The nub of Nicholson’s finding was that the timing of Zuma’s indictment, immediately following Mbeki’s defeat at Polokwane, was suspicious. Further, that the suspension of the then head of the NPA persuaded Nicholson “that the most plausible inference was that [of] baleful political influence”.
Reversing the decision, the court tore into Nicholson for making findings against politicians who had not been given a chance to defend themselves and for transgressing the boundaries between the judicial, executive and legislative functions of government.
Nicholson’s judicial career sank like a stone. He was pilloried as, at best, a useful idiot of forces beyond his comprehension. Or, at worst, seeking favour by pandering to the Zuma bandwagon.

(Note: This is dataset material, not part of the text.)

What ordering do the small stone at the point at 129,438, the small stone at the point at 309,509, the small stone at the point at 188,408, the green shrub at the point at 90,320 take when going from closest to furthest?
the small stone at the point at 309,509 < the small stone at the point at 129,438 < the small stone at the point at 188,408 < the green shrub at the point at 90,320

Nicholson’s unfairly disparaged judgment is important. Not for the judicial errors that were its downfall but because it identified for the first time a phenomenon that has hollowed out the rule of law in South Africa – the subversion of the prosecutorial function to serve the political masters of the day.
The “baleful political influence” of the executive over the NPA, which Nicholson referred to, was not proved to the exacting standards of the law. But does anyone seriously doubt that Mbeki – be it overtly or with a nudge-and-a-wink – influenced successive NPA heads to either prosecute or withhold prosecution, according to what best benefited him and the ANC?
Zuma’s interference in the NPA differs from Mbeki’s simply in that he has made little attempt at camouflage.
As Advocate Wim Trengrove argued in the Constitutional Court this week, Zuma used public money to get rid of the previous NPA boss, Mxolisi Nxasana, and replace him with Shaun Abrahams, to minimise the possibility of the charges against him being reinstated.
The Constitutional Court will decide whether Abrahams must vacate office, most likely, on the basis of the procedural niceties where Nicholson went awry. But it is the broader issue, that of executive interference, that is most important.
The Zupta cronies who plundered South Africa acted with brazen indifference to the law, because they were confident they had immunity, at the highest levels, from prosecution. When that protective cloak fell away, with the triumph of Cyril Ramaphosa’s faction at the ANC’s electoral conference, so too did the Zuptas.